Fica instituída a contribuição negocial, no valor de R$ 500,00 (quinhentos reais) às empresas abrangidas pela presente Convenção Coletiva de Trabalho, a ser recolhida aos cofres do SINDIPETRO, em duas parcelas de R$ 250,00 (duzentos e cinquenta reais) cada uma, a primeira vencendo-se em 15 de dezembro de 2019 e a segunda em 15 de abril de 2020, que deverão ser pagas em guias próprias, emitidas pela entidade, visando custear a atividade sindical, conforme aprovado em Assembléias Gerais Extraordinárias, realizadas nas datas de 22 de outubro de 2019, 11 e 13 de novembro de 2019.

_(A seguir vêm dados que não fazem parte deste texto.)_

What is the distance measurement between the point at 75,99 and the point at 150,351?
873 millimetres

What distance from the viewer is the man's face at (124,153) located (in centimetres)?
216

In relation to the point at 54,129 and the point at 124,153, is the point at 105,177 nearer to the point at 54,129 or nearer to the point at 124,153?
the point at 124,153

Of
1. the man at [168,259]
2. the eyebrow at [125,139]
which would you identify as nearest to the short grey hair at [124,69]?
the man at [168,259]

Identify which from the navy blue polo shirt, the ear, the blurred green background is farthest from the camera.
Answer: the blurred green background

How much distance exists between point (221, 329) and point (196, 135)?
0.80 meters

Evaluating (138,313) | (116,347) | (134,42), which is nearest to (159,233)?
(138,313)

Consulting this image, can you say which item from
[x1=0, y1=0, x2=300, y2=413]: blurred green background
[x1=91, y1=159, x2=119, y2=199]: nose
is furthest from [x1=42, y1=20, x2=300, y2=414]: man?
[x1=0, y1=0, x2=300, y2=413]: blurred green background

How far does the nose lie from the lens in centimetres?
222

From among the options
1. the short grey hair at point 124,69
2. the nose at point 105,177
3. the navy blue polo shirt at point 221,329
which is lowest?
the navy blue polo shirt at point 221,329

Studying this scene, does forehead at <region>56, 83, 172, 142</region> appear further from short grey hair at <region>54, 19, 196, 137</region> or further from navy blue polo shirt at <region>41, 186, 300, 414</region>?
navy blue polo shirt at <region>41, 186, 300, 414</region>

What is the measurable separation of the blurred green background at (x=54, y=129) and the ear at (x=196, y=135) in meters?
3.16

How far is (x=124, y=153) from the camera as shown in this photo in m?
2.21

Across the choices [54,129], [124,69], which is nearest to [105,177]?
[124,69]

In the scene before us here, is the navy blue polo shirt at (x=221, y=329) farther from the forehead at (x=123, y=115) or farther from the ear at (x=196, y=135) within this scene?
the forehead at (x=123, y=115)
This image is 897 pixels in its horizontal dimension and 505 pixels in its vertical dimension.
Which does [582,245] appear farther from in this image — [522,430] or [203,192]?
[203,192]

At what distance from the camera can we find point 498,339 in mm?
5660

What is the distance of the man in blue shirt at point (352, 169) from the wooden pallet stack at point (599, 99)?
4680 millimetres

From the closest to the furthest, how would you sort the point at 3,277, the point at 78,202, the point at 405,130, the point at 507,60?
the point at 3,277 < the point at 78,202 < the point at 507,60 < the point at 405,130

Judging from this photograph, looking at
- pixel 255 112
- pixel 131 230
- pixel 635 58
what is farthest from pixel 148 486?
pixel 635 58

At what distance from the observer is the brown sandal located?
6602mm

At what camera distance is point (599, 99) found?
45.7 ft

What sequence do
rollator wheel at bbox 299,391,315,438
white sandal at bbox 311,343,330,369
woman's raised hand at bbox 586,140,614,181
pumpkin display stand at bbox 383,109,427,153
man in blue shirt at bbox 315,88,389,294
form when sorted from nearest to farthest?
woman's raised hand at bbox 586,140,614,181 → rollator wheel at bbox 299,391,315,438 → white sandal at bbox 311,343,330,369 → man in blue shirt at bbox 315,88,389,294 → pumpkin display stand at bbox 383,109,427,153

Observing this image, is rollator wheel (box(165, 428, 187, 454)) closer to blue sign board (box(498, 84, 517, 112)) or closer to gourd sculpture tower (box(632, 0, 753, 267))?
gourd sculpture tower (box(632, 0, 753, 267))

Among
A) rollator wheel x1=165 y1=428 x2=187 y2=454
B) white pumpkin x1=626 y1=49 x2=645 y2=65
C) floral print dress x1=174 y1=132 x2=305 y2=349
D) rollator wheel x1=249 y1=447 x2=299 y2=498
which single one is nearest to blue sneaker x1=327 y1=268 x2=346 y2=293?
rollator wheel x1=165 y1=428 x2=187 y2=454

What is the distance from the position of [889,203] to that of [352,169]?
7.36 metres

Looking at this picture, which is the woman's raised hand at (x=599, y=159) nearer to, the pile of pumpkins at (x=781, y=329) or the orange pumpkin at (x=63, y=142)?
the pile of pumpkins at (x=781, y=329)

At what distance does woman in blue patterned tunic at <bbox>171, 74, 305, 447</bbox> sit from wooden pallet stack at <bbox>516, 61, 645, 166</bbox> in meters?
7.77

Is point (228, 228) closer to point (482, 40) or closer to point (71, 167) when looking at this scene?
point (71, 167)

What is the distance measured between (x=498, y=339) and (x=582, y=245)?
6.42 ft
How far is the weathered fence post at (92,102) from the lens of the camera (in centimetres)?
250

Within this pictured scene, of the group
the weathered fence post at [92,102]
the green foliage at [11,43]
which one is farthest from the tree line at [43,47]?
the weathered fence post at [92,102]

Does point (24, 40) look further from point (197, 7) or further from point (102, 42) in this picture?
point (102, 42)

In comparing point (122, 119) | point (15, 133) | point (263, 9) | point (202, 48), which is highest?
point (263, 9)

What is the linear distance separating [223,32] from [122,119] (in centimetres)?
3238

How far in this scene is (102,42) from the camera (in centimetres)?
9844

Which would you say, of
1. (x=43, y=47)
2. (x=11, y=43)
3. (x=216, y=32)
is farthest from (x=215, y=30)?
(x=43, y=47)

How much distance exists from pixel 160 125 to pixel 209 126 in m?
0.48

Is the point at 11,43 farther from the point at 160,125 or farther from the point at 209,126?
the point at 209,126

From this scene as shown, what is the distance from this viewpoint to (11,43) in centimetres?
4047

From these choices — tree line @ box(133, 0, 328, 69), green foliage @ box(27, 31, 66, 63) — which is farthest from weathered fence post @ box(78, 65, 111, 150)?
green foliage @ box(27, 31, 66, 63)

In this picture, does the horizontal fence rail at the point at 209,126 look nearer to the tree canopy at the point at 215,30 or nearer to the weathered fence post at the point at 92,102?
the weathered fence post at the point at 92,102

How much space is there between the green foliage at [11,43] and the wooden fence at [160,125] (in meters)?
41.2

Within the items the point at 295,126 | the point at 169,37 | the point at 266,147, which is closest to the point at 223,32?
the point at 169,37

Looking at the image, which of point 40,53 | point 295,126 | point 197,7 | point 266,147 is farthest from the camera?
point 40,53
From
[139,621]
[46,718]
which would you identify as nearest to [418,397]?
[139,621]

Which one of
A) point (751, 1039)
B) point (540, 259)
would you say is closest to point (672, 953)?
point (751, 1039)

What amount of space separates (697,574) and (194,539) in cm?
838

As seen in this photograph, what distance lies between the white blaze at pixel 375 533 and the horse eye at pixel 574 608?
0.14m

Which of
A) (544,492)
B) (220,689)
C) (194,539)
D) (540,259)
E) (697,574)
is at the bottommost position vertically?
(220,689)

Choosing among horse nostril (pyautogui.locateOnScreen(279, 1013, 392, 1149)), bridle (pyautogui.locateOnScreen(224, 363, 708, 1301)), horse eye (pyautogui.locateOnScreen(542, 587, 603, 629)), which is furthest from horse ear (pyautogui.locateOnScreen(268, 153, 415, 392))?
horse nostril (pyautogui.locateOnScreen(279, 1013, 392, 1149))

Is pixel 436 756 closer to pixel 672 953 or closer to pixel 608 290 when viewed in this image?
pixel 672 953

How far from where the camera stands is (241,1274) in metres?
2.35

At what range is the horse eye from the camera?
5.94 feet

Contribuição Assistencial Laboral

As empresas descontarão de todos os seus empregados filiados à categoria representada pelo Sindicato Laboral, o valor correspondente a 3,5% do salário bruto no mês de novembro/2019; 3,5% do salário bruto no mês de abril/2020 e 3,5% do salário no mês de julho/2020, cujos descontos foram autorizados pela assembléia geral da categoria, realizada na data de 01 de setembro de 2019, devendo os valores descontados serem recolhidos em favor do Sindicato dos Trabalhadores em guias próprias, dentro de cinco dias após o desconto. As empresas deverão, obrigatoriamente, remeter ao Sindicato Profissional copia da relação de empregados referente ao mês do desconto.

Parágrafo primeiro: O Sindicato dos Trabalhadores, ficará responsável por eventuais reclamações que advirem do cumprimento desta cláusula, servindo as empresas, como meras repassadoras das importâncias descontadas.

Parágrafo segundo: Fica garantido ao trabalhador não associado o direito de oposição ao desconto, na forma prescrita na Ordem de Serviço do MTE nº 01 de 24 de março de 2009


As partes instituem a escala de 12 (doze) horas de trabalho por 36 (trinta e seis) de descanso, sem nenhuma alteração de remuneração pelo empregado percebida.

Parágrafo primeiro: Fica garantido ao empregado que laborar nesta escala, dois períodos de 15 minutos de intervalo para descanso entre os períodos da jornada, assim como o intervalo de 01 (uma) hora para refeição.

Parágrafo segundo: A empresa, em nenhuma hipótese, poderá ocupar o empregado em trabalho na escala 12x36 na extensão da jornada, com a prática de horas extras.

Parágrafo Terceiro: Fica instituída para vigorar a partir de 01.11.2019 a escala de trabalho de 5 dias de seis horas e mais um dia de doze horas, com os intervalos intrajornadas legais. Dita escala, só poderá ser utilizada pelas empresas associadas ao Sindicato Patronal e cujos trabalhadores estejam quites com a tesouraria do Sindicato Profissional (associados), com data de admissão a partir de 01.11.2019. 

Parágrafo Quarto: Outras formas de escalas de trabalho, poderão ser adotadas pelas empresas, desde que de comum acordo com os empregados e estabelecidas através de Acordo Coletivo a ser firmado com a entidade profissional.

Esta Convenção Coletiva de Trabalho abrange, além do Município de Joinville, os seguintes Municípios: São Francisco do Sul/SC, Balneário Barra do Sul/SC, Guaramirim/SC, Schroeder/SC, Jaraguá do Sul/SC, Garuva/SC, Corupá/SC e Itapoá/SC.